*Exercise requirements:*
Can you copy every item below word for word, without including the pictures?

*Items from a spatial reasoning dataset:*
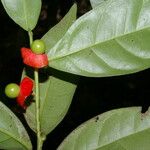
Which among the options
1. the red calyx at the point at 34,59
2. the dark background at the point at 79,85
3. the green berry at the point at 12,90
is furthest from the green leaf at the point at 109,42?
the dark background at the point at 79,85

*Task answer:*
Which among the options
1. the red calyx at the point at 34,59
2. the dark background at the point at 79,85
3. the green berry at the point at 12,90
is furthest from the green leaf at the point at 109,42?
the dark background at the point at 79,85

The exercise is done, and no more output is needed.